Washington: Federal Reserve members expressed concern at a policy meeting last month that unemployment would "remain elevated for quite some time," and limit economic growth, minutes released on Wednesday showed.
The minutes from the December 15-16 Federal Open Market Committee showed a range of economic views from central bank policymakers and staff but persistent worries on joblessness and how it may impact the recovery from recession.
"The weakness in labor markets continued to be an important concern to meeting participants, who generally expected unemployment to remain elevated for quite some time," the minutes showed.
"Although the November employment report was considerably better than anticipated, several participants observed that more than one good report would be needed to provide convincing evidence of recovery in the labor market."
The report on November unemployment showed job losses narrowed to 11,000, offering hope of a return to growth in the ailing labor market, as the unemployment rate dipped slightly to 10.0 percent.
But Fed members "noted that the slowing pace of employment declines mainly reflected a diminished pace of layoffs; few firms were hiring," the minutes stated.
"Moreover, the unusually large fraction of those individuals with jobs who were working part time for economic reasons, as well as the uncommonly low level of the average workweek, pointed to only a gradual decline in unemployment as the economic recovery proceeded."
The minutes stated that "the prognosis for labor markets remained an important factor in the outlook for consumer spending," which is the main driver of US economic activity.
"Uncertain job prospects, modest growth in real incomes, tight credit, and wealth levels that remained relatively low despite this year`s rise in equity prices and stabilization in house prices were seen as likely to weigh on consumer confidence and the growth of consumer spending for some time to come," the minutes said.
Against this backdrop, "a few members" suggested that the central bank might might need "to provide more policy stimulus" by expanding the planned asset purchases, which some call quantitative easing, to pump more money into the financial system.

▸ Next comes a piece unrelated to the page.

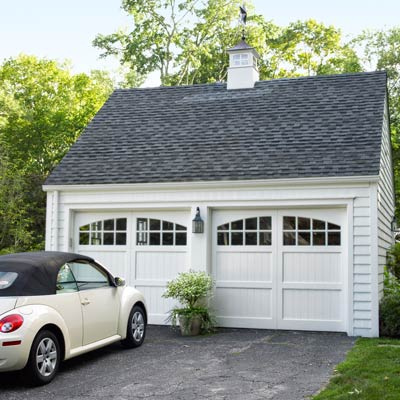 garage of colonial revival home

By contrast, one member saw "improvement in financial market conditions" enough to warrant a pullback in Fed asset purchases.
The Fed staff report presented to members meanwhile "suggested that the recovery in economic activity was gaining momentum," the minutes said.
It noted that "the pace of job losses slowed noticeably in recent months, and total hours worked increased in November" even though the unemployment rate "remained quite elevated."
The staff review noted that industrial production "sustained the broad-based expansion that began in the third quarter," and that consumer spending "increased at a solid pace in October."
At the December meeting, the central bank extended its record low interest rates and reaffirmed this policy would remain in place "for an extended period" to support a still-precarious economic recovery.
The Fed maintained the federal funds base rate of a range of zero to 0.25 percent, which has been in place for the past year under a plan to revive economic activity.
The panel headed by chairman Ben Bernanke did acknowledge some improvement in economic conditions, notably in the troubled labor market, but indicated this was not enough to shift away from a massive stimulus effort.